Okay, so I hyped the title. All the same, there’s been an interesting back-and-forth between Alex Tsakiris of the Skeptico podcast and Dr Steven Novella, host of The Skeptic’s Guide to the Universe podcast. It all began (I think!) when Alex did a bit of an opinion piece in a recent podcast, “What I’ve Learned From Skeptics Michael Shermer, Steven Novella, James Alcock and James Randi“. Alex’s commentary received a short rebuttal from Steven.
Alex then responded to Steven Novella’s criticism in a follow-up podcast:
…Steve got on me for calling Skeptics hypocritical, but I want you to imagine for a minute how Dr. Novella would feel if he spent five years of his life doing meticulous, careful research, publishing in peer-reviewed journals, only to have some hack come along and make baseless, reckless claims that call into question his integrity. He wouldn’t stand for it, and he shouldn’t stand for it in this case either.
Finally, in order to discuss the matter properly, Steve asked Alex to appear on the The Skeptic’s Guide, which he did last week.

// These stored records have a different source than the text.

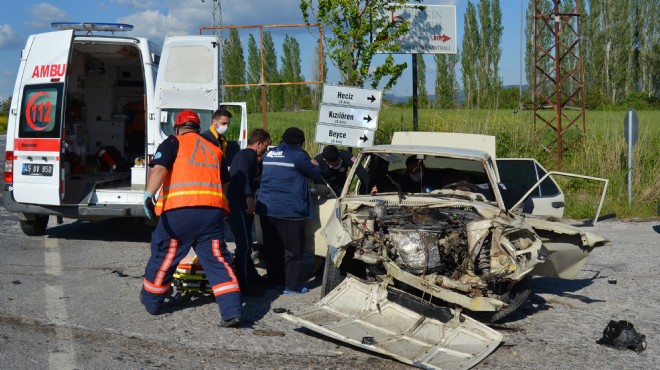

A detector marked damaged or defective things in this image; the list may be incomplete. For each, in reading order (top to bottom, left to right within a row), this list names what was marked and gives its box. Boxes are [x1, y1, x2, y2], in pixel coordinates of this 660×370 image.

wrecked white car [284, 132, 608, 368]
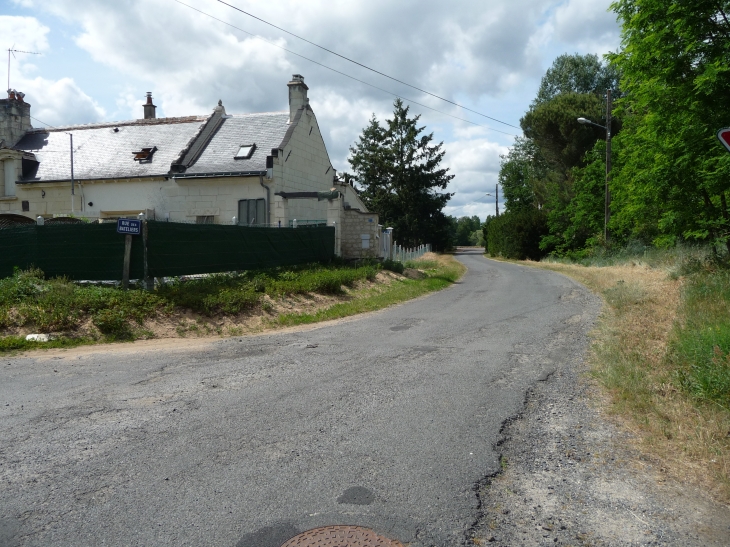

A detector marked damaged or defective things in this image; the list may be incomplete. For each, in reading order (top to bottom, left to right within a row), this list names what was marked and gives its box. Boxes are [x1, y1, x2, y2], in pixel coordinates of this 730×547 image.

cracked asphalt road [0, 250, 596, 544]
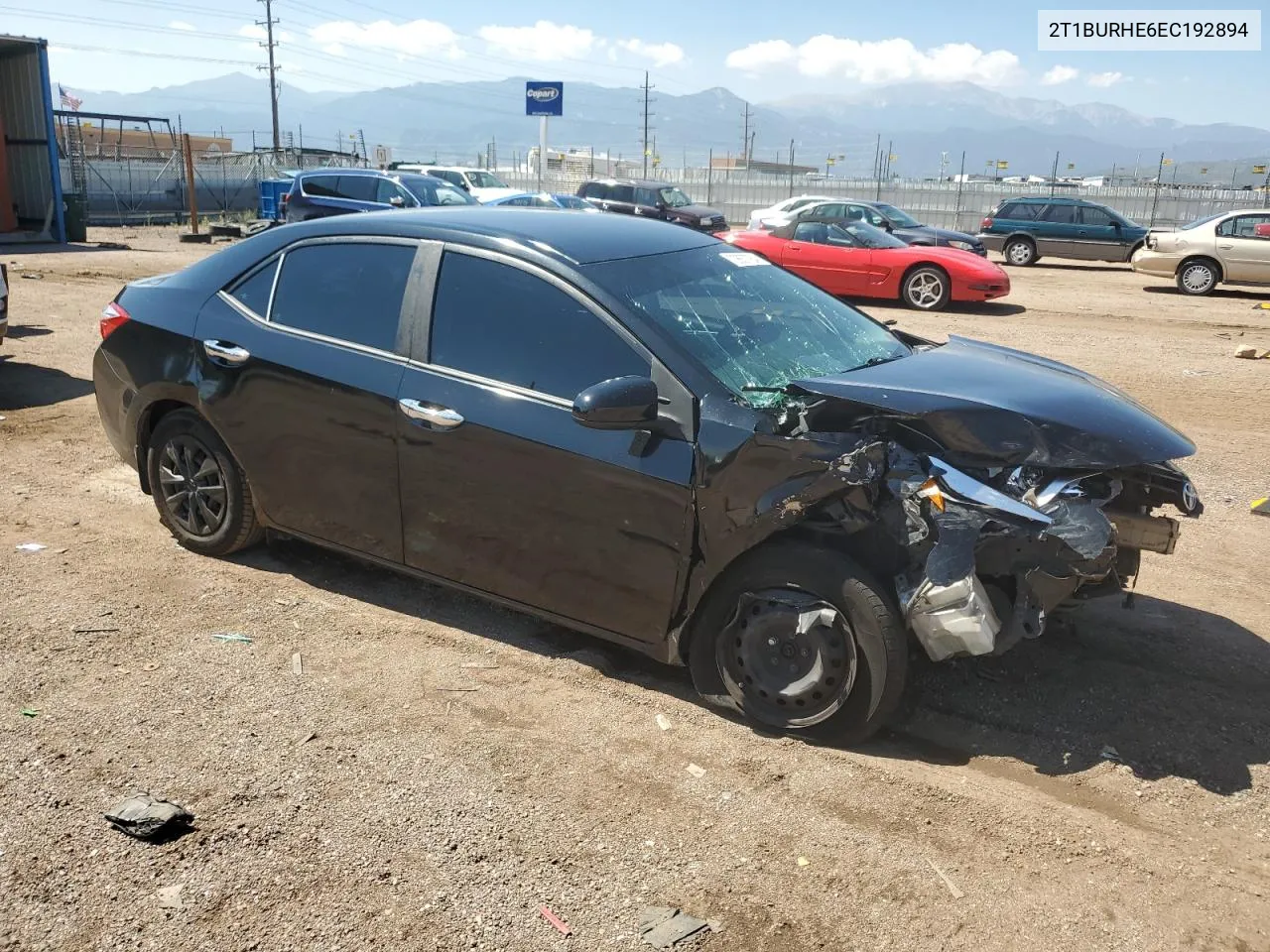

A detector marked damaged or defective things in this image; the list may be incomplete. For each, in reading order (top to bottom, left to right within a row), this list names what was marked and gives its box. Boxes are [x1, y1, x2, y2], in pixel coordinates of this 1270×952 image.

wrecked black sedan [91, 208, 1199, 746]
shattered windshield [591, 244, 909, 407]
crumpled hood [790, 335, 1199, 468]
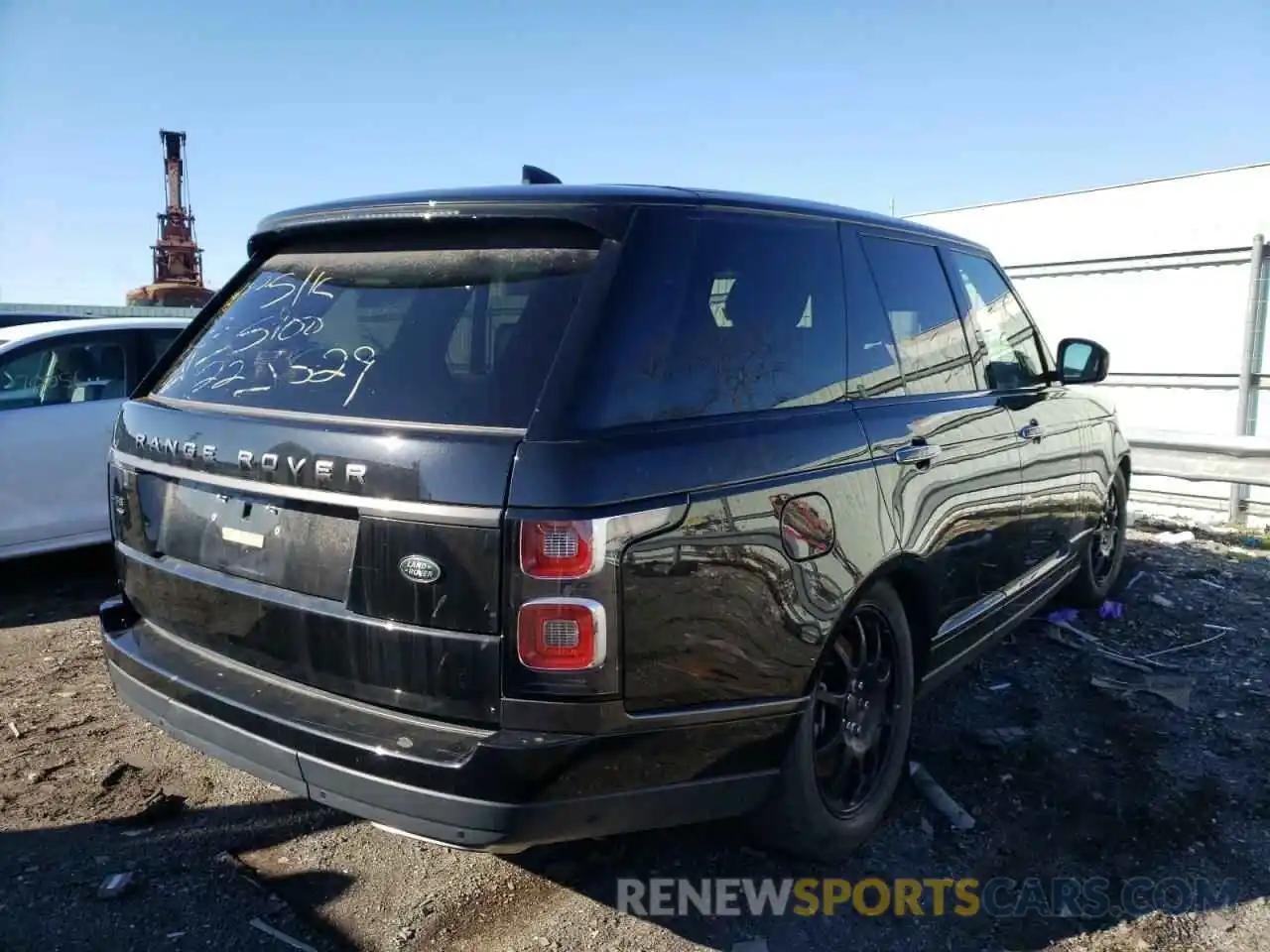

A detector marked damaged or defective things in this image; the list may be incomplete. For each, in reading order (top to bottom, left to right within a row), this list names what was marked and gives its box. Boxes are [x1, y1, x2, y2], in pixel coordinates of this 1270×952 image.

Personally, I thought the entire dialogue has been a good one, without too much childishness (apart from skeptic’s guide co-host Jay Novella, who seems to be able to make idiotic remarks with little effort – “This is what troubles me with this; you don’t even have the gut reaction of “okay, I’m making the claim that a dog is psychic”…to which a good response I guess would be to ask whether he would say “c’mon Mendel dude, are you really saying that you’re examining pea genetics?”) The fact that they seem to be agreeing to some joint experiments is promising, although I would wonder at the effects of any cognitive dissonance that might be encountered along the way.
I think points were won both ways, and while Alex has done an excellent job (and shown some real ticker to go on the TSG, with a group of skeptics confronting him), it really would have been good to see Rupert Sheldrake answering these questions. While Steven Novella was quite polite (and my goodness, how much does he sound like Michael Shermer?), Alex’s comments are largely borne out when you take a look at the messageboard for The Skeptic’s Guide, discussing the episode. Just on one point alone: a specific criticism Alex made was that skeptics don’t read the literature – and yet in that thread you have all these people rubbishing the psychic dog claims, mentioning that dogs can hear car engines from a long way off. However, a cursory reading of Sheldrake’s experiments will show that this was one of the first things dealt with – the person coming home sometimes took a taxi or walked. There are other examples of Alex’s criticisms being spot on…but the over-riding feeling of reading the forum is to understand why skepticism in its current form is so often rejected – because they act like dicks. You can cut and dice it, and dress it up in words like “arrogance via intellectual ego”, but the simple fact is they do act…like…dicks.
Not that I’m claiming they have any ownership of that. True skepticism is much needed (and very much underutilised) when investigating the topics we discuss on TDG. We post a lot of things that could well be bunk (and that includes the mainstream media news). I leave it in your hands to employ the critical thinking needed – so don’t let me down. We could certainly use a healthy skeptical movement…unfortunately, the current model is a pariah. It is not based on skepticism, but is instead largely a belief system based on materialism and intellectual arrogance. Let’s hope they evolve…because it can only be a healthy thing for investigators of fringe topics.